═════ Source material ═════

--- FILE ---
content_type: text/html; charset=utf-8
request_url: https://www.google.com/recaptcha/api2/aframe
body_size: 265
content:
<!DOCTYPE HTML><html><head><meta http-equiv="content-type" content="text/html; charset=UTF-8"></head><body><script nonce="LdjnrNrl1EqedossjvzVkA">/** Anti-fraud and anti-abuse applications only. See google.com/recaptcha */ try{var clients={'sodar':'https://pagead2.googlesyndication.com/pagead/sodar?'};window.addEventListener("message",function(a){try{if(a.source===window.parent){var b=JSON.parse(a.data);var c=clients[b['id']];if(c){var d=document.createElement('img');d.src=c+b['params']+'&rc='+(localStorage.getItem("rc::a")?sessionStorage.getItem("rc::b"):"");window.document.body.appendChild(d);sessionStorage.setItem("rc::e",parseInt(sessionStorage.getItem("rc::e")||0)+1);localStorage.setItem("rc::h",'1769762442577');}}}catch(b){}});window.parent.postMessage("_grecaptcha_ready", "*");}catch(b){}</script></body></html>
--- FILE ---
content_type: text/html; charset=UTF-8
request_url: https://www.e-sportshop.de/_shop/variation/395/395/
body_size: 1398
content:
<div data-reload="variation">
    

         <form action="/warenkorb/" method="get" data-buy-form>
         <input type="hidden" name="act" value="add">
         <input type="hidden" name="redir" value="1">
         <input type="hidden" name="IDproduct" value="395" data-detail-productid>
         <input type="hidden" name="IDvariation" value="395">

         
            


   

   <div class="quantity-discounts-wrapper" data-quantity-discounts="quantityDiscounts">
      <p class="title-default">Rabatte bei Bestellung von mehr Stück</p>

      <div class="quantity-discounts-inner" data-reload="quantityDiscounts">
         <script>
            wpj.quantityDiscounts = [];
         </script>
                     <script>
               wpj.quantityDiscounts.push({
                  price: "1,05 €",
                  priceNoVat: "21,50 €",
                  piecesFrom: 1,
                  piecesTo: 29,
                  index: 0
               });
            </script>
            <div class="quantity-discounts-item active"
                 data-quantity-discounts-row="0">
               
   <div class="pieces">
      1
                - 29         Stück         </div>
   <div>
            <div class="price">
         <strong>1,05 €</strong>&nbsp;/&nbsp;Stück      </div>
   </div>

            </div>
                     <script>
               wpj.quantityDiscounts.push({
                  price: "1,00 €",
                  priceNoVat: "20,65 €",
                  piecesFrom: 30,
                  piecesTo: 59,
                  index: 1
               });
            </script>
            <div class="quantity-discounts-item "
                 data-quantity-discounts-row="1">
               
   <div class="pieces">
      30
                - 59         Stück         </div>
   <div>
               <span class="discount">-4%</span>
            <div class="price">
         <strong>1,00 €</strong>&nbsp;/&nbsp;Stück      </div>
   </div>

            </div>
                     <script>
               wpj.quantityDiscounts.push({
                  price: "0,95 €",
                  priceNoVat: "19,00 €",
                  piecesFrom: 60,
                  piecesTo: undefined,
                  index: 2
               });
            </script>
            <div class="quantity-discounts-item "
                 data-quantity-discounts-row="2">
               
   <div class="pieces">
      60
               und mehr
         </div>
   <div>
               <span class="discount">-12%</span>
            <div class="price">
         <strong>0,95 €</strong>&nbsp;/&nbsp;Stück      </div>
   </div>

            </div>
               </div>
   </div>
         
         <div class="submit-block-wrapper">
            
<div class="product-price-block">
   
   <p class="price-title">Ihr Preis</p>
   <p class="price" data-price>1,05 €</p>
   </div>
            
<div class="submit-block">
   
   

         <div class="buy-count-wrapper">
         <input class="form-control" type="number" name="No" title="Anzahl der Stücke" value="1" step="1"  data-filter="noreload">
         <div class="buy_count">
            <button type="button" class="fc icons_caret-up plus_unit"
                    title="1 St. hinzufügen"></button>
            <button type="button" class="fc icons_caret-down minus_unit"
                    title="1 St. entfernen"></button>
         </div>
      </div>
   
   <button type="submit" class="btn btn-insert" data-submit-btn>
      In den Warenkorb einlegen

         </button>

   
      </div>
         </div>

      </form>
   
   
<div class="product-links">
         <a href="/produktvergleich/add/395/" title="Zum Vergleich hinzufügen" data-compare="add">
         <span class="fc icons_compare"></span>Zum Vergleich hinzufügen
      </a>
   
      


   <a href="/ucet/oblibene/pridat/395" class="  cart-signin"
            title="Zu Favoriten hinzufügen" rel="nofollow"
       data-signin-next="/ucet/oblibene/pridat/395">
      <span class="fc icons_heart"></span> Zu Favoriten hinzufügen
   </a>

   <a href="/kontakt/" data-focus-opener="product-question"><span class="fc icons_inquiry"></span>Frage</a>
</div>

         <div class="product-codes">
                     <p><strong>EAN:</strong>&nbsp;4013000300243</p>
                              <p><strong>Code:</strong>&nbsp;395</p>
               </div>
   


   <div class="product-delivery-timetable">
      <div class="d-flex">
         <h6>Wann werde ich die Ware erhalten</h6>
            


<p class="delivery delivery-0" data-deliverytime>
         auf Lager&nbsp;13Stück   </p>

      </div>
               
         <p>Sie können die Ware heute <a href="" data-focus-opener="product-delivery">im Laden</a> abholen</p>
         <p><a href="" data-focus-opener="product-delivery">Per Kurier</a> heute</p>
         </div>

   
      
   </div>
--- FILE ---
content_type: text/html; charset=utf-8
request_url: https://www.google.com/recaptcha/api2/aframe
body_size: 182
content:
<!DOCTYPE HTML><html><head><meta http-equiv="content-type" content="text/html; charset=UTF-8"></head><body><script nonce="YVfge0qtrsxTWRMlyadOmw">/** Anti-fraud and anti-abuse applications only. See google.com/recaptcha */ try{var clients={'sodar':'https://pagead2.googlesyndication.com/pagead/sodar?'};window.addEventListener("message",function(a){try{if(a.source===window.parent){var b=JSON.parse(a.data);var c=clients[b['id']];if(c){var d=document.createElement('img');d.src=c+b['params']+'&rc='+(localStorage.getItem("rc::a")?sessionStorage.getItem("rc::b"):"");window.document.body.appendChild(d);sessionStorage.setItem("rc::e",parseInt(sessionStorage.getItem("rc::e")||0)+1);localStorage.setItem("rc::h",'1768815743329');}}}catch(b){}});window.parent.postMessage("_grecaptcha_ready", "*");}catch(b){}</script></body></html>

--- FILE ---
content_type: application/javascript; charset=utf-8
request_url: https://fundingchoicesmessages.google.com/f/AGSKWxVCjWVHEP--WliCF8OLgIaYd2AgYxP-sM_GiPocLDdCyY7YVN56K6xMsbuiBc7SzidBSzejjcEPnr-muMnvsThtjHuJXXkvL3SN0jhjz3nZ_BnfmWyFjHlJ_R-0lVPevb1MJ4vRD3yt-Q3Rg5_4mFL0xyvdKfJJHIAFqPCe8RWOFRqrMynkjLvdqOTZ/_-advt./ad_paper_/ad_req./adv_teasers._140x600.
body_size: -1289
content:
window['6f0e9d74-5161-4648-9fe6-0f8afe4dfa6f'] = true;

═════

## Problem requirements
The complete set of entries is to be restated word for word.

## Response to the exercise
--- FILE ---
content_type: text/html; charset=utf-8
request_url: https://www.google.com/recaptcha/api2/aframe
body_size: 265
content:
<!DOCTYPE HTML><html><head><meta http-equiv="content-type" content="text/html; charset=UTF-8"></head><body><script nonce="LdjnrNrl1EqedossjvzVkA">/** Anti-fraud and anti-abuse applications only. See google.com/recaptcha */ try{var clients={'sodar':'https://pagead2.googlesyndication.com/pagead/sodar?'};window.addEventListener("message",function(a){try{if(a.source===window.parent){var b=JSON.parse(a.data);var c=clients[b['id']];if(c){var d=document.createElement('img');d.src=c+b['params']+'&rc='+(localStorage.getItem("rc::a")?sessionStorage.getItem("rc::b"):"");window.document.body.appendChild(d);sessionStorage.setItem("rc::e",parseInt(sessionStorage.getItem("rc::e")||0)+1);localStorage.setItem("rc::h",'1769762442577');}}}catch(b){}});window.parent.postMessage("_grecaptcha_ready", "*");}catch(b){}</script></body></html>
--- FILE ---
content_type: text/html; charset=UTF-8
request_url: https://www.e-sportshop.de/_shop/variation/395/395/
body_size: 1398
content:
<div data-reload="variation">
    

         <form action="/warenkorb/" method="get" data-buy-form>
         <input type="hidden" name="act" value="add">
         <input type="hidden" name="redir" value="1">
         <input type="hidden" name="IDproduct" value="395" data-detail-productid>
         <input type="hidden" name="IDvariation" value="395">

         
            


   

   <div class="quantity-discounts-wrapper" data-quantity-discounts="quantityDiscounts">
      <p class="title-default">Rabatte bei Bestellung von mehr Stück</p>

      <div class="quantity-discounts-inner" data-reload="quantityDiscounts">
         <script>
            wpj.quantityDiscounts = [];
         </script>
                     <script>
               wpj.quantityDiscounts.push({
                  price: "1,05 €",
                  priceNoVat: "21,50 €",
                  piecesFrom: 1,
                  piecesTo: 29,
                  index: 0
               });
            </script>
            <div class="quantity-discounts-item active"
                 data-quantity-discounts-row="0">
               
   <div class="pieces">
      1
                - 29         Stück         </div>
   <div>
            <div class="price">
         <strong>1,05 €</strong>&nbsp;/&nbsp;Stück      </div>
   </div>

            </div>
                     <script>
               wpj.quantityDiscounts.push({
                  price: "1,00 €",
                  priceNoVat: "20,65 €",
                  piecesFrom: 30,
                  piecesTo: 59,
                  index: 1
               });
            </script>
            <div class="quantity-discounts-item "
                 data-quantity-discounts-row="1">
               
   <div class="pieces">
      30
                - 59         Stück         </div>
   <div>
               <span class="discount">-4%</span>
            <div class="price">
         <strong>1,00 €</strong>&nbsp;/&nbsp;Stück      </div>
   </div>

            </div>
                     <script>
               wpj.quantityDiscounts.push({
                  price: "0,95 €",
                  priceNoVat: "19,00 €",
                  piecesFrom: 60,
                  piecesTo: undefined,
                  index: 2
               });
            </script>
            <div class="quantity-discounts-item "
                 data-quantity-discounts-row="2">
               
   <div class="pieces">
      60
               und mehr
         </div>
   <div>
               <span class="discount">-12%</span>
            <div class="price">
         <strong>0,95 €</strong>&nbsp;/&nbsp;Stück      </div>
   </div>

            </div>
               </div>
   </div>
         
         <div class="submit-block-wrapper">
            
<div class="product-price-block">
   
   <p class="price-title">Ihr Preis</p>
   <p class="price" data-price>1,05 €</p>
   </div>
            
<div class="submit-block">
   
   

         <div class="buy-count-wrapper">
         <input class="form-control" type="number" name="No" title="Anzahl der Stücke" value="1" step="1"  data-filter="noreload">
         <div class="buy_count">
            <button type="button" class="fc icons_caret-up plus_unit"
                    title="1 St. hinzufügen"></button>
            <button type="button" class="fc icons_caret-down minus_unit"
                    title="1 St. entfernen"></button>
         </div>
      </div>
   
   <button type="submit" class="btn btn-insert" data-submit-btn>
      In den Warenkorb einlegen

         </button>

   
      </div>
         </div>

      </form>
   
   
<div class="product-links">
         <a href="/produktvergleich/add/395/" title="Zum Vergleich hinzufügen" data-compare="add">
         <span class="fc icons_compare"></span>Zum Vergleich hinzufügen
      </a>
   
      


   <a href="/ucet/oblibene/pridat/395" class="  cart-signin"
            title="Zu Favoriten hinzufügen" rel="nofollow"
       data-signin-next="/ucet/oblibene/pridat/395">
      <span class="fc icons_heart"></span> Zu Favoriten hinzufügen
   </a>

   <a href="/kontakt/" data-focus-opener="product-question"><span class="fc icons_inquiry"></span>Frage</a>
</div>

         <div class="product-codes">
                     <p><strong>EAN:</strong>&nbsp;4013000300243</p>
                              <p><strong>Code:</strong>&nbsp;395</p>
               </div>
   


   <div class="product-delivery-timetable">
      <div class="d-flex">
         <h6>Wann werde ich die Ware erhalten</h6>
            


<p class="delivery delivery-0" data-deliverytime>
         auf Lager&nbsp;13Stück   </p>

      </div>
               
         <p>Sie können die Ware heute <a href="" data-focus-opener="product-delivery">im Laden</a> abholen</p>
         <p><a href="" data-focus-opener="product-delivery">Per Kurier</a> heute</p>
         </div>

   
      
   </div>
--- FILE ---
content_type: text/html; charset=utf-8
request_url: https://www.google.com/recaptcha/api2/aframe
body_size: 182
content:
<!DOCTYPE HTML><html><head><meta http-equiv="content-type" content="text/html; charset=UTF-8"></head><body><script nonce="YVfge0qtrsxTWRMlyadOmw">/** Anti-fraud and anti-abuse applications only. See google.com/recaptcha */ try{var clients={'sodar':'https://pagead2.googlesyndication.com/pagead/sodar?'};window.addEventListener("message",function(a){try{if(a.source===window.parent){var b=JSON.parse(a.data);var c=clients[b['id']];if(c){var d=document.createElement('img');d.src=c+b['params']+'&rc='+(localStorage.getItem("rc::a")?sessionStorage.getItem("rc::b"):"");window.document.body.appendChild(d);sessionStorage.setItem("rc::e",parseInt(sessionStorage.getItem("rc::e")||0)+1);localStorage.setItem("rc::h",'1768815743329');}}}catch(b){}});window.parent.postMessage("_grecaptcha_ready", "*");}catch(b){}</script></body></html>

--- FILE ---
content_type: application/javascript; charset=utf-8
request_url: https://fundingchoicesmessages.google.com/f/AGSKWxVCjWVHEP--WliCF8OLgIaYd2AgYxP-sM_GiPocLDdCyY7YVN56K6xMsbuiBc7SzidBSzejjcEPnr-muMnvsThtjHuJXXkvL3SN0jhjz3nZ_BnfmWyFjHlJ_R-0lVPevb1MJ4vRD3yt-Q3Rg5_4mFL0xyvdKfJJHIAFqPCe8RWOFRqrMynkjLvdqOTZ/_-advt./ad_paper_/ad_req./adv_teasers._140x600.
body_size: -1289
content:
window['6f0e9d74-5161-4648-9fe6-0f8afe4dfa6f'] = true;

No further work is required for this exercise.